* EXCERPTED TEXT *
↓↓↓

Eighteen months removed from a protracted presidential primary fight, a group of Democrats gathered by President Obama has recommended that the party effectively eliminate the influence of so-called superdelegates by redefining their voting power.

The Democratic Change Commission, which was convened last August to examine the nominating process, is recommending that superdelegates -- also known as unpledged delegates -- be required to vote along with the electoral majority of their state.

"We need to show deference to what the party members in our state have done," said Missouri Sen. Claire McCaskill, one of the co-chairmen of the commission.

The elimination of free-agent superdelegates comes after the party split during the 2008 primary over how they should vote. Then-Sen. Hillary Rodham Clinton (N.Y.) argued to unpledged delegates -- members of the Democratic National Committee, House members and senators, and former party leaders -- that it was not their responsibility to vote as their state had voted, but rather to back the candidate they thought would be the best person to represent the party.

Obama allies insisted this was an attempt to subvert the will of the people. Clinton loyalists shot back that the very role of superdelegates was to resolve a close race in which the will of the people was very closely divided.

↑↑↑

* STORED RECORDS *
↓↓↓

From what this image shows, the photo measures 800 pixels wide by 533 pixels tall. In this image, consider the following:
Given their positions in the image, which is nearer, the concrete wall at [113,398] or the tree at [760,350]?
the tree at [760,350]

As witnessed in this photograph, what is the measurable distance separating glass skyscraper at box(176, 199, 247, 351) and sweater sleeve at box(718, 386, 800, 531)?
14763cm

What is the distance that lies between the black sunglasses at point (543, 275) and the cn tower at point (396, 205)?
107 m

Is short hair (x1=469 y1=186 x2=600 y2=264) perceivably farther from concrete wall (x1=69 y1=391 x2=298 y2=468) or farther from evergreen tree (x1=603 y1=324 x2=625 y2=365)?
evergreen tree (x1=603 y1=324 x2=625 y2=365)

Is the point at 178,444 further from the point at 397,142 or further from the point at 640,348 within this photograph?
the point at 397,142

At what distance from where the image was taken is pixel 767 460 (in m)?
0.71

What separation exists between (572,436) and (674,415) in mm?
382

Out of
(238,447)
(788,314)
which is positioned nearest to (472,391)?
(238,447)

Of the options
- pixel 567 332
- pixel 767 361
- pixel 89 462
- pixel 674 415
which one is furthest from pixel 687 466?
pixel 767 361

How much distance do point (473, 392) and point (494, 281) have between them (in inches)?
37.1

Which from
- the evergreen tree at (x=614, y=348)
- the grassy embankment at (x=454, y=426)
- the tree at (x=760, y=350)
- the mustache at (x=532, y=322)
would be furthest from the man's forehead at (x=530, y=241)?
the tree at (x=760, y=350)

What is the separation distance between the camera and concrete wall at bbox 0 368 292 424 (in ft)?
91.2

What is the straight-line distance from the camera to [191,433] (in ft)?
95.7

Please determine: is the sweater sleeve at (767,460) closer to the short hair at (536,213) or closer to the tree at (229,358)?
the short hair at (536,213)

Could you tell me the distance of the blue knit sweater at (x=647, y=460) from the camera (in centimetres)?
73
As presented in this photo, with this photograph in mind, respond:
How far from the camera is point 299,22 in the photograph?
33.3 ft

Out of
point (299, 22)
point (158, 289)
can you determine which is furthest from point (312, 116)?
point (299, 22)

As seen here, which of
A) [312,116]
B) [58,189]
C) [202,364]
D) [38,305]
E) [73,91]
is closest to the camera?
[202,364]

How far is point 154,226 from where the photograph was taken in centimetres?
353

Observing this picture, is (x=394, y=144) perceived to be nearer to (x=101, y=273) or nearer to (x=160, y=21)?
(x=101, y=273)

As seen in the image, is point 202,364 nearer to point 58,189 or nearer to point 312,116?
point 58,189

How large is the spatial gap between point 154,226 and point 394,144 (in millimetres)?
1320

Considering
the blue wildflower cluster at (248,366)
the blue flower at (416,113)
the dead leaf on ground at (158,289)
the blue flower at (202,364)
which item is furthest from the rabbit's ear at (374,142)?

↑↑↑

* TO-DO LIST *
1. Answer these from the superdelegate article:
(a) When was the Democratic Change Commission convened?
(b) Which senator is named as one of the commission's co-chairmen?
(c) What did Obama allies insist Clinton's argument to unpledged delegates was?
2. The superdelegate article names the groups of people who serve as unpledged delegates. List every one of them.
3. Continue the article on superdelegates with the next part, picking up right after its final sentence.

* RESPONSES PER TASK *
1.
(a) Last August.
(b) Missouri Sen. Claire McCaskill.
(c) An attempt to subvert the will of the people.

2.
- Members of the Democratic National Committee
- House members
- Senators
- Former party leaders

3.
Superdelegates were created in the early 1980s to give the establishment of the Democratic Party more say in choosing a presidential nominee, but until the 2008 contest, such delegates had never been a serious factor.

The Change Commission included several Obama loyalists, including Jeff Berman, who spearheaded the delegate operation for the campaign, and David Plouffe, who managed the then-Illinois senator's candidacy.

North Carolina state Sen. Dan Blue, a member of the commission, offered a dissenting voice in a conference call announcing the proposed changes. "There is no escape when something unforeseen occurs," Blue said of the potential consequences of eliminating unpledged delegates.

The commission's recommendations will now go before the Democratic National Committee's Rules and Bylaws Committee.